(GOAL)
Retype every row below word for word, leaving out the pictures.
BEGIN RECORDS FOR THIS TASK
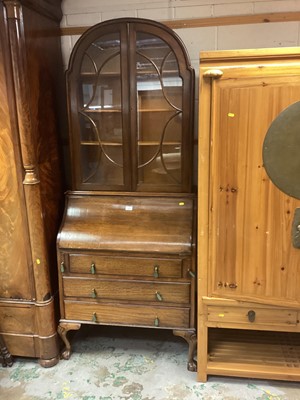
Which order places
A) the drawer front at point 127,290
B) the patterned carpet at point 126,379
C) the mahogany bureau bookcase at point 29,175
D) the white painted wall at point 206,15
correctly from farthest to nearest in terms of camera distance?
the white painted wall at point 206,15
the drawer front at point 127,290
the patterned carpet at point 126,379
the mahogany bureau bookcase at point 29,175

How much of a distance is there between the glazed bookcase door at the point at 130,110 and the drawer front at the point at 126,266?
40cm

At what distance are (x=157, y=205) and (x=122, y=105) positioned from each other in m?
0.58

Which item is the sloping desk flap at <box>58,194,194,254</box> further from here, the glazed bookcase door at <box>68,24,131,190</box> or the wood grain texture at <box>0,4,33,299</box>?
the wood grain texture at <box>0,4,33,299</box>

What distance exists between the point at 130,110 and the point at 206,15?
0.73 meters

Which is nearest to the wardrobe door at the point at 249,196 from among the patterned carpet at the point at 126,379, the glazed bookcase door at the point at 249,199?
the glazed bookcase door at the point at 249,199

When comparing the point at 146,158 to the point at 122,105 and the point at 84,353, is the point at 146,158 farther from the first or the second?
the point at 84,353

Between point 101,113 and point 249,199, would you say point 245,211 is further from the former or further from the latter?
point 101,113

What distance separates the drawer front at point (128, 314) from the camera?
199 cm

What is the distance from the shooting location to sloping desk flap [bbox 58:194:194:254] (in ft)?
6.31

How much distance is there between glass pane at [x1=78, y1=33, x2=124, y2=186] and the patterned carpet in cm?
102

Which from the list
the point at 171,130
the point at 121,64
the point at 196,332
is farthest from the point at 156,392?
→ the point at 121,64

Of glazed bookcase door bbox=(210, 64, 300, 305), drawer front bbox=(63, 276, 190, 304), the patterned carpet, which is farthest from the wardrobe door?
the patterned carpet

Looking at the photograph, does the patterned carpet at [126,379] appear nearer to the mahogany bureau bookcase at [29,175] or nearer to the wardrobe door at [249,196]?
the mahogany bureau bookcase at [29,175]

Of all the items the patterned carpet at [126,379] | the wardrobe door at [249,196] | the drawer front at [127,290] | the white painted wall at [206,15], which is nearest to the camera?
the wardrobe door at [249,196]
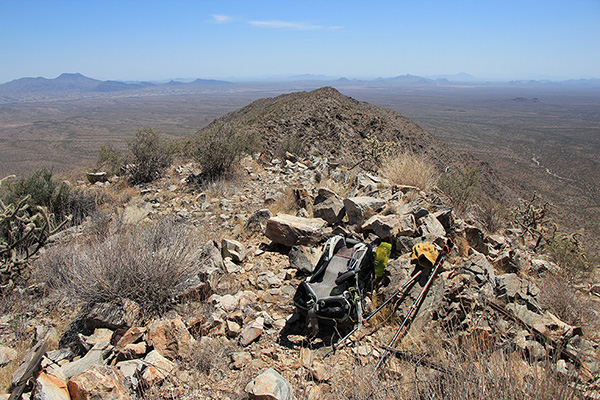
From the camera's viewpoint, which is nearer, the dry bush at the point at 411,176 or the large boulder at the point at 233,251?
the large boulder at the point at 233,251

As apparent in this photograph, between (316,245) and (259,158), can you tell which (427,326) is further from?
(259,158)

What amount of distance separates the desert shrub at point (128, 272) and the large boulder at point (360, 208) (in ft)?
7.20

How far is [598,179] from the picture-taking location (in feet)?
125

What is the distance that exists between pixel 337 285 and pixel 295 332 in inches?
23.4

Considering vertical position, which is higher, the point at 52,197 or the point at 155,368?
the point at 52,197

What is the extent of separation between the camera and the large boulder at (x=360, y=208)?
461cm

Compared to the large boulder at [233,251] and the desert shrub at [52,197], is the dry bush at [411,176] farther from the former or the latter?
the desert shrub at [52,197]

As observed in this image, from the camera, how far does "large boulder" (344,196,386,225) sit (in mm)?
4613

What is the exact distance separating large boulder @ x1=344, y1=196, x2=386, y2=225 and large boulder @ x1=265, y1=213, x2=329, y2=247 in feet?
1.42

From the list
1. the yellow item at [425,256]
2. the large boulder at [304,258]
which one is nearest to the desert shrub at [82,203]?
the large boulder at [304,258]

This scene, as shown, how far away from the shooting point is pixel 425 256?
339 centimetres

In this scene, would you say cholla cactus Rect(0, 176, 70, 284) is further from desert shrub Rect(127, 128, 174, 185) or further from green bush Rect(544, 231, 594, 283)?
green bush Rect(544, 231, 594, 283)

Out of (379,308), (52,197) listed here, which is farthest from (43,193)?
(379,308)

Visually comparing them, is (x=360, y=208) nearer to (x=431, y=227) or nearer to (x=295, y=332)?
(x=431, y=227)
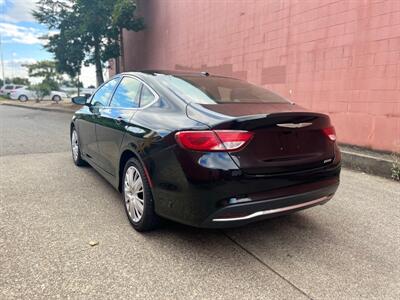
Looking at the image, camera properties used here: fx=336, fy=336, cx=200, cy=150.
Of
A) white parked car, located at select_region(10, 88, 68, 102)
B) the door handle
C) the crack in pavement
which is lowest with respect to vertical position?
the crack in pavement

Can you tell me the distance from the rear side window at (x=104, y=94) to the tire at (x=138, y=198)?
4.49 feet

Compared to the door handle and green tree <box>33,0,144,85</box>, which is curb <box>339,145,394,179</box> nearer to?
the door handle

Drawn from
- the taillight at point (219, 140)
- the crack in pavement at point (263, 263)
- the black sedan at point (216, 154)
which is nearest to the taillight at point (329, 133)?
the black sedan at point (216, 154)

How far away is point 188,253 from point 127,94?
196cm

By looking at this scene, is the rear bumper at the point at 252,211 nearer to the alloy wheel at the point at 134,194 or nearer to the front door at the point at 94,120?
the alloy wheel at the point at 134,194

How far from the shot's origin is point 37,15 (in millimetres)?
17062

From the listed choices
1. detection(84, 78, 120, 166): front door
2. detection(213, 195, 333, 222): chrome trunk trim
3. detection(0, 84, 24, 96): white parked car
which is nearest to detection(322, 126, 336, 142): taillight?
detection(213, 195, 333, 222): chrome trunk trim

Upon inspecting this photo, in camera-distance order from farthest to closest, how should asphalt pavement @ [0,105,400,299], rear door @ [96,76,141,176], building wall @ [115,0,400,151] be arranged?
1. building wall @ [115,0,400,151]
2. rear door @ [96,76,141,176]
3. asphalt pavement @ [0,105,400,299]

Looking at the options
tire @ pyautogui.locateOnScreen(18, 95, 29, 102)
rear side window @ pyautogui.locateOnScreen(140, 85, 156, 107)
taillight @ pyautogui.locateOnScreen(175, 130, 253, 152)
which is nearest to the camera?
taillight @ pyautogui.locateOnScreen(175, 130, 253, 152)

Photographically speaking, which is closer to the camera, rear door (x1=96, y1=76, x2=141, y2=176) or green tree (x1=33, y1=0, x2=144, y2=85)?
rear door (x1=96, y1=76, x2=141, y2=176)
END RECORDS FOR THIS TASK
(RESULT OF THIS EXERCISE)
Which order places
A) the drawer front at point 127,290
B) the patterned carpet at point 126,379
C) the mahogany bureau bookcase at point 29,175
D) the white painted wall at point 206,15
correctly from farthest to nearest in terms of camera distance?
the white painted wall at point 206,15
the drawer front at point 127,290
the patterned carpet at point 126,379
the mahogany bureau bookcase at point 29,175

How much of a distance is there between the glazed bookcase door at the point at 130,110 and the drawer front at the point at 126,266?
40cm

At what distance are (x=157, y=205) and (x=122, y=105) positioned from each other in m?
0.58

Which item is the sloping desk flap at <box>58,194,194,254</box> further from here, the glazed bookcase door at <box>68,24,131,190</box> or the wood grain texture at <box>0,4,33,299</box>?
the wood grain texture at <box>0,4,33,299</box>

What distance exists between the point at 130,110 and the point at 206,15?
0.73 meters

Which is nearest to the wardrobe door at the point at 249,196 from among the patterned carpet at the point at 126,379, the glazed bookcase door at the point at 249,199?
the glazed bookcase door at the point at 249,199

When comparing the point at 146,158 to the point at 122,105 and the point at 84,353, is the point at 146,158 farther from the first or the second?
the point at 84,353

Between point 101,113 and point 249,199, would you say point 245,211 is further from the former or further from the latter?
point 101,113

What distance separates the drawer front at point (128, 314) from the camera?
199 cm

What is the distance from the shooting location to sloping desk flap [bbox 58:194:194:254] (in ft)?
6.31

How much distance is there between glass pane at [x1=78, y1=33, x2=124, y2=186] and the patterned carpet in cm?
102

Which from the list
the point at 171,130
the point at 121,64
the point at 196,332
is farthest from the point at 156,392?
→ the point at 121,64

Of glazed bookcase door bbox=(210, 64, 300, 305), drawer front bbox=(63, 276, 190, 304), the patterned carpet, which is farthest from the wardrobe door?
the patterned carpet

Looking at the photograph, does the patterned carpet at [126,379] appear nearer to the mahogany bureau bookcase at [29,175] or nearer to the wardrobe door at [249,196]?
the mahogany bureau bookcase at [29,175]

Of all the items the patterned carpet at [126,379] | the wardrobe door at [249,196] | the drawer front at [127,290] | the white painted wall at [206,15], which is nearest to the camera?
the wardrobe door at [249,196]
From the camera's viewpoint, which is nearer, the dry bush at the point at 411,176 or the large boulder at the point at 233,251?
the large boulder at the point at 233,251

As apparent in this photograph, between (316,245) and (259,158), can you tell which (427,326) is further from?
(259,158)

What amount of distance separates the desert shrub at point (128, 272) and the large boulder at point (360, 208) (in ft)?
7.20

How far is [598,179] from the picture-taking location (in feet)?
125

What is the distance that exists between pixel 337 285 and pixel 295 332 in inches?
23.4

Considering vertical position, which is higher, the point at 52,197 or the point at 155,368?
the point at 52,197

What is the extent of separation between the camera and the large boulder at (x=360, y=208)?
461cm

Compared to the large boulder at [233,251] and the desert shrub at [52,197], is the dry bush at [411,176] farther from the former or the latter?
the desert shrub at [52,197]

As observed in this image, from the camera, how far does "large boulder" (344,196,386,225) sit (in mm)?
4613

What is the exact distance separating large boulder @ x1=344, y1=196, x2=386, y2=225 and large boulder @ x1=265, y1=213, x2=329, y2=247 in feet?
1.42

From the list
1. the yellow item at [425,256]
2. the large boulder at [304,258]
which one is nearest to the desert shrub at [82,203]?
the large boulder at [304,258]

This scene, as shown, how far away from the shooting point is pixel 425 256?
339 centimetres

In this scene, would you say cholla cactus Rect(0, 176, 70, 284) is further from desert shrub Rect(127, 128, 174, 185) or further from green bush Rect(544, 231, 594, 283)?
green bush Rect(544, 231, 594, 283)

Out of (379,308), (52,197) listed here, which is farthest from (43,193)?
(379,308)

Visually comparing them, is (x=360, y=208) nearer to (x=431, y=227) or nearer to (x=295, y=332)?
(x=431, y=227)
Looking at the image, camera properties used here: fx=336, fy=336, cx=200, cy=150.
Of
A) white parked car, located at select_region(10, 88, 68, 102)
B) the door handle
C) the crack in pavement
which is lowest with respect to vertical position?
the crack in pavement

Can you tell me the distance from the rear side window at (x=104, y=94) to the tire at (x=138, y=198)?
4.49 feet

Compared to the door handle and green tree <box>33,0,144,85</box>, which is curb <box>339,145,394,179</box> nearer to?
the door handle

Drawn from
- the taillight at point (219, 140)
- the crack in pavement at point (263, 263)
- the black sedan at point (216, 154)
which is nearest to the taillight at point (329, 133)?
the black sedan at point (216, 154)

How far away is point 188,253 from point 127,94?
196cm

By looking at this scene, is the rear bumper at the point at 252,211 nearer to the alloy wheel at the point at 134,194 or nearer to the front door at the point at 94,120?
the alloy wheel at the point at 134,194

How far from the shot's origin is point 37,15 (in millimetres)?
17062

From the listed choices
1. detection(84, 78, 120, 166): front door
2. detection(213, 195, 333, 222): chrome trunk trim
3. detection(0, 84, 24, 96): white parked car
which is nearest to detection(322, 126, 336, 142): taillight?
detection(213, 195, 333, 222): chrome trunk trim

Upon inspecting this photo, in camera-distance order from farthest to closest, how should asphalt pavement @ [0,105,400,299], rear door @ [96,76,141,176], building wall @ [115,0,400,151] be arranged?
1. building wall @ [115,0,400,151]
2. rear door @ [96,76,141,176]
3. asphalt pavement @ [0,105,400,299]

Looking at the options
tire @ pyautogui.locateOnScreen(18, 95, 29, 102)
rear side window @ pyautogui.locateOnScreen(140, 85, 156, 107)
taillight @ pyautogui.locateOnScreen(175, 130, 253, 152)
which is nearest to the camera?
taillight @ pyautogui.locateOnScreen(175, 130, 253, 152)

Photographically speaking, which is closer to the camera, rear door (x1=96, y1=76, x2=141, y2=176) or green tree (x1=33, y1=0, x2=144, y2=85)?
rear door (x1=96, y1=76, x2=141, y2=176)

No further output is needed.